IT Leaders Brace for Major Outages in 2025, PagerDuty Study Reveals
A PagerDuty study finds that 88% of global executives anticipate major IT disruptions in 2025, highlighting widespread concerns about operational resilience.
IT operations should prepare now for what could be a challenging year in 2025.
A study by PagerDuty reveals that technology and business leaders are bracing for significant IT disruptions in 2025. The study, conducted by Wakefield Research, surveyed 1,000 senior executives across four major markets. It paints a sobering picture of organizational preparedness.
The findings come amid increasing complexity in digital operations and following a series of high-profile global outages in 2024 that exposed vulnerabilities in many organizations' incident response capabilities.
Key findings from the global study include the following:
88% of executives anticipate a major IT incident within the next 12 months.
44% resorted to manual processes during recent disruptions.
39% experienced significant impacts on organizational decision-making.
37% reported direct revenue losses or inability to process transactions.
For Eric Johnson, the CIO of PagerDuty, the biggest surprise was the revelation that 86% of executives had been prioritizing security at the expense of readiness for service disruptions.
"It's still important for organizations to protect their data and systems from external threats, but they also can't neglect the risks associated with downtime or outages caused by service disruptions — many of which aren't security-related," Johnson told ITPro Today. "The report highlights how critical it is for organizations to prioritize preventing service disruptions to protect against revenue and reputational harm."

(Problem statement)
According to the report on the PagerDuty study, which firm conducted the survey of 1,000 senior executives?

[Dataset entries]
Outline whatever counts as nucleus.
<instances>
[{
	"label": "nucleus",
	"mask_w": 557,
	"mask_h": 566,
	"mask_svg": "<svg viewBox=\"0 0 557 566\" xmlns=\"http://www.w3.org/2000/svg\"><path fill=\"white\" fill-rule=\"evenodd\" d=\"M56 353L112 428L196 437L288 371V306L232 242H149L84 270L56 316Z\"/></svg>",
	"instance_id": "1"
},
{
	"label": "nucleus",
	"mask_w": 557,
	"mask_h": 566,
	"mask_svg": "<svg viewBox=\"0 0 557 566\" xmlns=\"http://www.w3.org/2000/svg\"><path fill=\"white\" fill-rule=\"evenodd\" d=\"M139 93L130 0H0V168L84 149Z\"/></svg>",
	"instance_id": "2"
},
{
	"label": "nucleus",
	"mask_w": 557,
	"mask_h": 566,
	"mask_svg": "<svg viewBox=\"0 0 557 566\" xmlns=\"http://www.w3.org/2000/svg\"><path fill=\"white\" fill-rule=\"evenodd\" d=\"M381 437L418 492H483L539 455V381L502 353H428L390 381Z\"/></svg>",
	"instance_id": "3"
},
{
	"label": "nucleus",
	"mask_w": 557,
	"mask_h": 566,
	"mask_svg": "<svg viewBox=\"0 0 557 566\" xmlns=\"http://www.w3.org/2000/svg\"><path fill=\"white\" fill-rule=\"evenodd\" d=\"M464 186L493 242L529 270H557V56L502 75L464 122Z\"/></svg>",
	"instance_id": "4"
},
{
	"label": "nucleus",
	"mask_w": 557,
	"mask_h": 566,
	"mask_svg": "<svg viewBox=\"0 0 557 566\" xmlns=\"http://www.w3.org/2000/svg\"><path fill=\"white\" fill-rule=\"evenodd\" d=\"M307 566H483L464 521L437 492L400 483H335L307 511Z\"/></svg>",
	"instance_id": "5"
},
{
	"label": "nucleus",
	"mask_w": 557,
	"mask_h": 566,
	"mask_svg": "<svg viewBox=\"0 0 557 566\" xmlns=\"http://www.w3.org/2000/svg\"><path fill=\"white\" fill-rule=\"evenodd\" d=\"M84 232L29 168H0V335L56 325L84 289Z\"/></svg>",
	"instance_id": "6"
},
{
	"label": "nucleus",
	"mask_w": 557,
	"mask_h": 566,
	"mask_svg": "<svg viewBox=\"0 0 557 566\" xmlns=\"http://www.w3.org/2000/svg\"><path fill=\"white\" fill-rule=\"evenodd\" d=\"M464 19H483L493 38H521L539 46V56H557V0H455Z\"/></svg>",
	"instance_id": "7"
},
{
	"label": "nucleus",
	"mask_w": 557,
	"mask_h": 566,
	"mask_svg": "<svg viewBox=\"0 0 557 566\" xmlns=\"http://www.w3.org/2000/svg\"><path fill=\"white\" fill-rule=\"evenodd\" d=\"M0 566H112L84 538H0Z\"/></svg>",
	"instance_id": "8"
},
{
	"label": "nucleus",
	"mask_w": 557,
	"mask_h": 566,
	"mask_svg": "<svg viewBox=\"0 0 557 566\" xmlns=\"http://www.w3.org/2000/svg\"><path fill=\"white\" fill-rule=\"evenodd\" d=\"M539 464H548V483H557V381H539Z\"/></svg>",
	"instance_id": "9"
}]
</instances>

(Output of the task)
Wakefield Research